%%

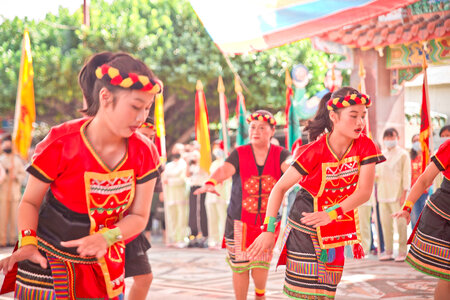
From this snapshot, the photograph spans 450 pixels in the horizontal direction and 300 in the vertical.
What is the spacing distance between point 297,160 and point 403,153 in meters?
5.23

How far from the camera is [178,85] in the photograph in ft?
57.5

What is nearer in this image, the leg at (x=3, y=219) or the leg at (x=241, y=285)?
→ the leg at (x=241, y=285)

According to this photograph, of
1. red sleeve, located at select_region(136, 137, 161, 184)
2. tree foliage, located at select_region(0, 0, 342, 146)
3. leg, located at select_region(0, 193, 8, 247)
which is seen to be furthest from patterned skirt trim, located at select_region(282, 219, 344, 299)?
tree foliage, located at select_region(0, 0, 342, 146)

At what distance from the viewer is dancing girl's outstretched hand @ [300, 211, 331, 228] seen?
407 centimetres

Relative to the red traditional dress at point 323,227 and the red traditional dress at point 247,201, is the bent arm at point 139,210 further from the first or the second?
the red traditional dress at point 247,201

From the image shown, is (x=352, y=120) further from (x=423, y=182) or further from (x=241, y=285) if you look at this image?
(x=241, y=285)

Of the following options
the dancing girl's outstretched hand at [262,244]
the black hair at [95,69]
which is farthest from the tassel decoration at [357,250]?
the black hair at [95,69]

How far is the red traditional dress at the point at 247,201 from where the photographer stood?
5.64 meters

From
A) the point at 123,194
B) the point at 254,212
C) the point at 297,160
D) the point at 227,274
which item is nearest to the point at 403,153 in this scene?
the point at 227,274

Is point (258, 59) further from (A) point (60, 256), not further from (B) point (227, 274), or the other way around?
(A) point (60, 256)

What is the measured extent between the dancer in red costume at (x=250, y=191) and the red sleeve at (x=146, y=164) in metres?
2.36

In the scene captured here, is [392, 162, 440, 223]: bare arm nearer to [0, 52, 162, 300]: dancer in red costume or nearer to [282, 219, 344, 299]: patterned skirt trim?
[282, 219, 344, 299]: patterned skirt trim

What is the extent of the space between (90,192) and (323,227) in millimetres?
1800

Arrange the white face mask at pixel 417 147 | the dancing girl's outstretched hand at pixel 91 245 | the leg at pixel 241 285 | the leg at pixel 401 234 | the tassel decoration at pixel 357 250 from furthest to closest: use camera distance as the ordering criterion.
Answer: the white face mask at pixel 417 147 < the leg at pixel 401 234 < the leg at pixel 241 285 < the tassel decoration at pixel 357 250 < the dancing girl's outstretched hand at pixel 91 245
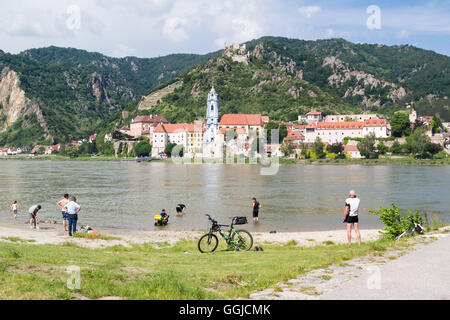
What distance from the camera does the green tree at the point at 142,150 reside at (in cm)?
17162

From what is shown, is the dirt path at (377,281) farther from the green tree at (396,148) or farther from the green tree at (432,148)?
the green tree at (396,148)

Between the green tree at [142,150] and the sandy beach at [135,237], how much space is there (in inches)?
5666

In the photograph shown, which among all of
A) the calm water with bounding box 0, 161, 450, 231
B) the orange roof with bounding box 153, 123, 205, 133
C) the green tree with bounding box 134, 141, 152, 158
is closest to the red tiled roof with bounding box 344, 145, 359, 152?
the orange roof with bounding box 153, 123, 205, 133

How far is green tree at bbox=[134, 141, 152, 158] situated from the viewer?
563 feet

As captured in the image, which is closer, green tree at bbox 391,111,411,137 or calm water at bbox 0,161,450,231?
calm water at bbox 0,161,450,231

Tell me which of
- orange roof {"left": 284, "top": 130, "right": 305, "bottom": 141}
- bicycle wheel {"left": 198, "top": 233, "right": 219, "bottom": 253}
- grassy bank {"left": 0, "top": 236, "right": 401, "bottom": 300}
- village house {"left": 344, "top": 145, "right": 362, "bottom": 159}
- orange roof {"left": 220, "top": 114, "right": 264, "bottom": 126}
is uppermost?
orange roof {"left": 220, "top": 114, "right": 264, "bottom": 126}

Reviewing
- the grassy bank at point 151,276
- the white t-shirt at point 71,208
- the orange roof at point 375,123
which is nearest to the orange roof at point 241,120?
the orange roof at point 375,123

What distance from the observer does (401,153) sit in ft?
417

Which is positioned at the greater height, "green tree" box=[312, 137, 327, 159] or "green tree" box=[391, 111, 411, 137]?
"green tree" box=[391, 111, 411, 137]

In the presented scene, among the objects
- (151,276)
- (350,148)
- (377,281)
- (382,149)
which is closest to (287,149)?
(350,148)

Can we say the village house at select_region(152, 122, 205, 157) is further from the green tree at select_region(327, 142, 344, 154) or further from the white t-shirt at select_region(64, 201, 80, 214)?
the white t-shirt at select_region(64, 201, 80, 214)

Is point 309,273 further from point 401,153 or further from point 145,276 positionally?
point 401,153

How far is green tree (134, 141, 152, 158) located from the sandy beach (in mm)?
143925

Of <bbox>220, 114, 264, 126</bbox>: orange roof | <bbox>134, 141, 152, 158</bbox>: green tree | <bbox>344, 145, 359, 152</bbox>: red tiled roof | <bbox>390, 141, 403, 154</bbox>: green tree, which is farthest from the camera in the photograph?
<bbox>134, 141, 152, 158</bbox>: green tree
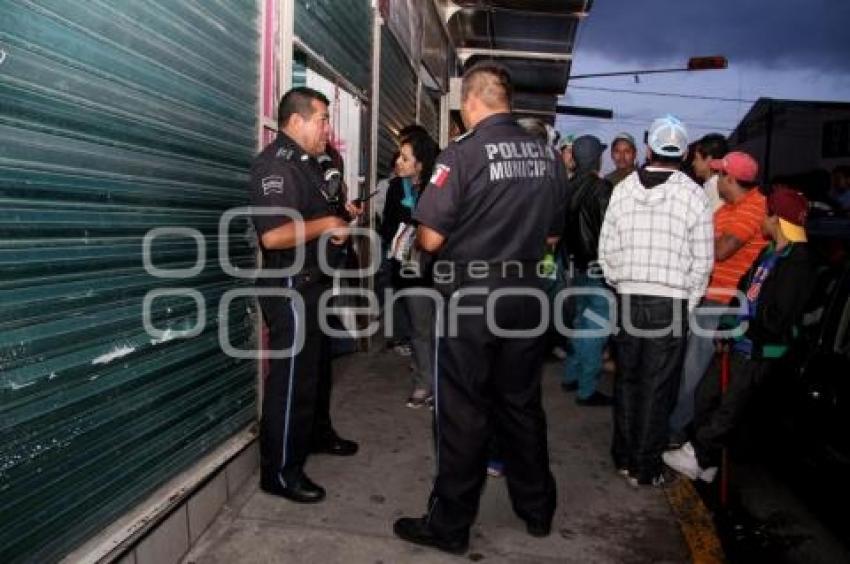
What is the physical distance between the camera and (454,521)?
3188 millimetres

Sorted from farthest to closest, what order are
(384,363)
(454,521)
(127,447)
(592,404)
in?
(384,363) < (592,404) < (454,521) < (127,447)

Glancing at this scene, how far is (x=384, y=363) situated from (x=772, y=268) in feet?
12.0

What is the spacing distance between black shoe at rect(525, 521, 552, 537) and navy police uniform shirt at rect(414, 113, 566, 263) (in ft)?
4.28

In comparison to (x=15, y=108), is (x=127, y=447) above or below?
below

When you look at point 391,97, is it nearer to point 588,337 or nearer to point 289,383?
point 588,337

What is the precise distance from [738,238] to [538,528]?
86.4 inches

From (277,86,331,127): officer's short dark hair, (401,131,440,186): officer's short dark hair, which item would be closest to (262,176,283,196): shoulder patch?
(277,86,331,127): officer's short dark hair

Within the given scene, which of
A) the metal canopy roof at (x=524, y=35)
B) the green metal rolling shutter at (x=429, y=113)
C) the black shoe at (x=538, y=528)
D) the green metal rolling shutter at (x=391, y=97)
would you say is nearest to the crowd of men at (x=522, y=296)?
the black shoe at (x=538, y=528)

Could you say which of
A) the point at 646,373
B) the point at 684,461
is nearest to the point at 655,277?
the point at 646,373

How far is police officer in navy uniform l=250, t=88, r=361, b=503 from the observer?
10.8ft

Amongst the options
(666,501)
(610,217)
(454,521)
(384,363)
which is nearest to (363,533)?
(454,521)

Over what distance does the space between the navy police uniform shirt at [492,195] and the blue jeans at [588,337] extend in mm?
2413

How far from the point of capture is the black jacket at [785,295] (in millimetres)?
3840

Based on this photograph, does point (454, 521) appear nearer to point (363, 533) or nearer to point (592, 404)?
point (363, 533)
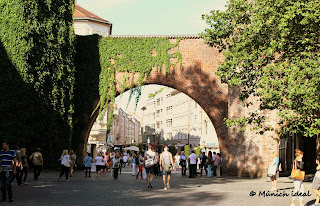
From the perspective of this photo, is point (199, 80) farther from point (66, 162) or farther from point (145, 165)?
point (145, 165)

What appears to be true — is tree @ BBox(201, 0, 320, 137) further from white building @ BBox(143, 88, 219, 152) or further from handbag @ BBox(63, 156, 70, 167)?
white building @ BBox(143, 88, 219, 152)

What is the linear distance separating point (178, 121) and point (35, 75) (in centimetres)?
5712

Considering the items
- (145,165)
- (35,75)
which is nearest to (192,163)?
(145,165)

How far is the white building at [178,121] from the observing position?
61.9 meters

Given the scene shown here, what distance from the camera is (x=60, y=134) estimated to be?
27609mm

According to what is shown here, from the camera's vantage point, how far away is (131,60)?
1170 inches

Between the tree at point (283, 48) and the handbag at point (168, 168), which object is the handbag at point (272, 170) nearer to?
the tree at point (283, 48)

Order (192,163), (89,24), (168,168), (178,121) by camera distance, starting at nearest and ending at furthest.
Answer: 1. (168,168)
2. (192,163)
3. (89,24)
4. (178,121)

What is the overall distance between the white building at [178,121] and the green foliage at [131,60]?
26.9 m

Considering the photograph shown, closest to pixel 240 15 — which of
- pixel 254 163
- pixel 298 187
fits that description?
pixel 298 187

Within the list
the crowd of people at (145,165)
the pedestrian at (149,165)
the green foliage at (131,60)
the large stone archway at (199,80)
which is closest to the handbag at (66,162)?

%%

Your task ▸
Rewrite the part of the listing that opens with the line containing "How far is the white" and closes at the end of the listing, replacing "green foliage" with "green leaves" and leaving everything else unchanged.

Solution to the exercise ▸
How far is the white building at [178,121] from the observing position?
61.9 meters

Given the scene shown here, what distance from the camera is (x=60, y=134) estimated to be?
27609mm

According to what is shown here, from the camera's vantage point, how far away is (131,60)?
1170 inches

Between the tree at point (283, 48) and the handbag at point (168, 168), which object is the handbag at point (272, 170) nearer to?
the tree at point (283, 48)

Order (192,163), (89,24), (168,168), (178,121) by camera distance, starting at nearest and ending at furthest.
Answer: 1. (168,168)
2. (192,163)
3. (89,24)
4. (178,121)

What is the overall distance between the white building at [178,121] and the green leaves at [131,60]?
26.9 m

Considering the photograph shown, closest to pixel 240 15 — which of
- pixel 254 163
- pixel 298 187
fits that description?
pixel 298 187

Within the list
the crowd of people at (145,165)
the pedestrian at (149,165)
the green leaves at (131,60)
the large stone archway at (199,80)
which is closest to the handbag at (66,162)?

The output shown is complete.